++++ Records for the exercise ++++

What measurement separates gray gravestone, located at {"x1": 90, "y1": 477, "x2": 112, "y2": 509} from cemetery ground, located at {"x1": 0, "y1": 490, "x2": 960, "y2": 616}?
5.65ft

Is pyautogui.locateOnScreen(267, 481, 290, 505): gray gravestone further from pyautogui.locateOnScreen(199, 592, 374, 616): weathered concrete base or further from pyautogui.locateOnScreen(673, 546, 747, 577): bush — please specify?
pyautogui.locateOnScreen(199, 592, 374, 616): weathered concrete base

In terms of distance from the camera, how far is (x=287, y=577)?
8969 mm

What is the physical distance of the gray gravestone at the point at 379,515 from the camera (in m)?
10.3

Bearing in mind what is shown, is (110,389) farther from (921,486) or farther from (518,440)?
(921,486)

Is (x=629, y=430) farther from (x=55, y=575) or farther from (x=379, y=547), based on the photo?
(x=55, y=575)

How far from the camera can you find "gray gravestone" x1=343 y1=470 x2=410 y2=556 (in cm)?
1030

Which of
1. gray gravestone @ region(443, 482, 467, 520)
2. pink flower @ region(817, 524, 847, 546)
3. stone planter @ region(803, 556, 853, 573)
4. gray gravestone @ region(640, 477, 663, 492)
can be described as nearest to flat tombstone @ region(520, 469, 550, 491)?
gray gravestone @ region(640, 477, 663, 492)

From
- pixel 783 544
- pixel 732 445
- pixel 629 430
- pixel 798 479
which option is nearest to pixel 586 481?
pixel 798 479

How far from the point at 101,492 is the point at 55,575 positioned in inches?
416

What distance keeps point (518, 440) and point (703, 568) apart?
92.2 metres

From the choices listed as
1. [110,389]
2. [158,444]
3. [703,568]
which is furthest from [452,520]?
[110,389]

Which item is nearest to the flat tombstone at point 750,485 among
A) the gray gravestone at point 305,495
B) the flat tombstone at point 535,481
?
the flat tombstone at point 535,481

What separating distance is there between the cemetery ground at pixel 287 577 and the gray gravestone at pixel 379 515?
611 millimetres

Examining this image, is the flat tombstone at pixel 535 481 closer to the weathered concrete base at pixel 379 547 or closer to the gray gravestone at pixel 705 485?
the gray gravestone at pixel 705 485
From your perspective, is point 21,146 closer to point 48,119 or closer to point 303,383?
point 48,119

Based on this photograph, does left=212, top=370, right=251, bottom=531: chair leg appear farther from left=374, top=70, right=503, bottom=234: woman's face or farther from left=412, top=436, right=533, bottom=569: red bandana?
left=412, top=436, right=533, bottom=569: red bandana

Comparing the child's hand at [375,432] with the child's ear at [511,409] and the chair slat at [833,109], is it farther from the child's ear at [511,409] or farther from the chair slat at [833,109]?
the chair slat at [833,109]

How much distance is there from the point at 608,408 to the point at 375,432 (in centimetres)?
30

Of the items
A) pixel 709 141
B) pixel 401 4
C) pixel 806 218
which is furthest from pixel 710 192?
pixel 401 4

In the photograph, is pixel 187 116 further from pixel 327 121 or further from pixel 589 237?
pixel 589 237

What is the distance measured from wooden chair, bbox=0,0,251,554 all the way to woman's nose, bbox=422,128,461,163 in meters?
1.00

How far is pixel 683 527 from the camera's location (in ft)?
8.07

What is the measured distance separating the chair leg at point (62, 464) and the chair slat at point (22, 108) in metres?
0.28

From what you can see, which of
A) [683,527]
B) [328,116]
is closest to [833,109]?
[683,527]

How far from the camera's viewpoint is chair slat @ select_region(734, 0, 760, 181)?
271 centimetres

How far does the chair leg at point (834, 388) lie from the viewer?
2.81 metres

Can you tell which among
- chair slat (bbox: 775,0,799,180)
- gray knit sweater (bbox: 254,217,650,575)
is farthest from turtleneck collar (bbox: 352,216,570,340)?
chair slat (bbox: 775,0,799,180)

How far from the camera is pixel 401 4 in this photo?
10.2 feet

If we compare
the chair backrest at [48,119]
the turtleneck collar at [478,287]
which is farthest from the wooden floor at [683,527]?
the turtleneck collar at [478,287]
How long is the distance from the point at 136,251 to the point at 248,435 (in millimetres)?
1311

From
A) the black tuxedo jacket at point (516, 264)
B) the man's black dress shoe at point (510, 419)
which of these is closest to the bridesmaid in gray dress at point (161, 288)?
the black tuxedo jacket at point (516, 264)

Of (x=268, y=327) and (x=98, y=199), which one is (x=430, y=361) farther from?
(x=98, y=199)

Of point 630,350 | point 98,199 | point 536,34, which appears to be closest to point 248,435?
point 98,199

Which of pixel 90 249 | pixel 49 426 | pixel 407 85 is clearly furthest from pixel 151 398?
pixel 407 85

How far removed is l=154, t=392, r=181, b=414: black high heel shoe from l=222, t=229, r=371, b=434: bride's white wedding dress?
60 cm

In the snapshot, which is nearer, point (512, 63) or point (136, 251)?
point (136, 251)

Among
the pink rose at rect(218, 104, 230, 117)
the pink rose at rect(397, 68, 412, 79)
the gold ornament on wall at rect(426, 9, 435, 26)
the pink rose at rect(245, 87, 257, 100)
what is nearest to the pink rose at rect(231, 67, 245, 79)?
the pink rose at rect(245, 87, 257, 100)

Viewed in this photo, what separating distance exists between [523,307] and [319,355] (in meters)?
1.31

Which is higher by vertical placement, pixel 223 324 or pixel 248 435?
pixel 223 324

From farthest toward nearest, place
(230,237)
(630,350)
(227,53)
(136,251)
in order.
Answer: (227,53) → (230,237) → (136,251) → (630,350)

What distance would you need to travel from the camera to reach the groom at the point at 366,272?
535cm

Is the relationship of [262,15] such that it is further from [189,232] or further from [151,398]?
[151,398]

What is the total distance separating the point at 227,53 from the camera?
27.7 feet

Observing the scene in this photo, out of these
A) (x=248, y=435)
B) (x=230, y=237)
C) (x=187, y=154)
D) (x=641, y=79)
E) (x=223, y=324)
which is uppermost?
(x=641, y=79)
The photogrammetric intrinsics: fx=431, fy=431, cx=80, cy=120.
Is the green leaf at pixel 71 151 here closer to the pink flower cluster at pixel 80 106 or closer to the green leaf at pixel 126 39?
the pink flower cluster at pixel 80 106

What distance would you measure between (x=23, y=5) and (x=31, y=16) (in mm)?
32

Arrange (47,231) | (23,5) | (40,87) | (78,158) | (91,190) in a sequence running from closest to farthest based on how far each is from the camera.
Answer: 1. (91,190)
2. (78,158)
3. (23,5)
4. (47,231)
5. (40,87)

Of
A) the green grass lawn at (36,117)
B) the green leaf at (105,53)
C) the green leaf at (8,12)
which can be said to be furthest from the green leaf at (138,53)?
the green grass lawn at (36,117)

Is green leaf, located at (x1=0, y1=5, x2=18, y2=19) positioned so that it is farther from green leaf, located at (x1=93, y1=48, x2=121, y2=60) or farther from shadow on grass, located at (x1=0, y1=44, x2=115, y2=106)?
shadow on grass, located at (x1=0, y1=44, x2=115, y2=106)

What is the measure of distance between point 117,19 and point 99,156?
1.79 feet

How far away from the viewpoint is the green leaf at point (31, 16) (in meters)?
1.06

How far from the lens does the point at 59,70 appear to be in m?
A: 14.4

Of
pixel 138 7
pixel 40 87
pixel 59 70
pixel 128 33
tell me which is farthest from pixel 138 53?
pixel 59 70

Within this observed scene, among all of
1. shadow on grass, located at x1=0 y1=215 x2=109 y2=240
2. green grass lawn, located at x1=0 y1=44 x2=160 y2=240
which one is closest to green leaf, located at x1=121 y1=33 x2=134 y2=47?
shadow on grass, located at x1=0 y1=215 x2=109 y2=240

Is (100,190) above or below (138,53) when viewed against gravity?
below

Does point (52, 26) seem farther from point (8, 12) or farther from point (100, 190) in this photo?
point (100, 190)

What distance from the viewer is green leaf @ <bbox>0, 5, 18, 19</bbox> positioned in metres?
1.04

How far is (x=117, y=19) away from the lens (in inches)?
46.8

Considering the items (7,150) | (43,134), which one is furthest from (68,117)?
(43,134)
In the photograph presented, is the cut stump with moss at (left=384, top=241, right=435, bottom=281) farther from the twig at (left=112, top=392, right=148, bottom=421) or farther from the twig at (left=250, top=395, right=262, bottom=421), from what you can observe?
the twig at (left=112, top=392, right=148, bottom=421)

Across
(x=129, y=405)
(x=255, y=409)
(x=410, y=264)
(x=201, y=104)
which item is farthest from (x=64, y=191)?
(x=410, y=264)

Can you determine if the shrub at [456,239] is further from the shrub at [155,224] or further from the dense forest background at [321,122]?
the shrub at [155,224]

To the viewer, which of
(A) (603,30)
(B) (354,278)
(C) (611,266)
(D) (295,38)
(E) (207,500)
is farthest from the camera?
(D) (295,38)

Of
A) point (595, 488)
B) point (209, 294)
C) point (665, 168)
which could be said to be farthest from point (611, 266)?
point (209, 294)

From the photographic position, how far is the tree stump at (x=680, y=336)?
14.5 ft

++++

§ Problem
Write out exactly the lines from the line holding "Can you determine" through the last line of the data, and nothing besides those lines.

§ Reply
Can you determine if the shrub at [456,239] is further from the shrub at [155,224] or further from the dense forest background at [321,122]?
the shrub at [155,224]

To the viewer, which of
(A) (603,30)
(B) (354,278)
(C) (611,266)
(D) (295,38)
(E) (207,500)
is farthest from the camera?
(D) (295,38)

Of
A) point (595, 488)
B) point (209, 294)
C) point (665, 168)
which could be said to be farthest from point (611, 266)?
point (209, 294)

From the photographic position, how far is the tree stump at (x=680, y=336)?
14.5 ft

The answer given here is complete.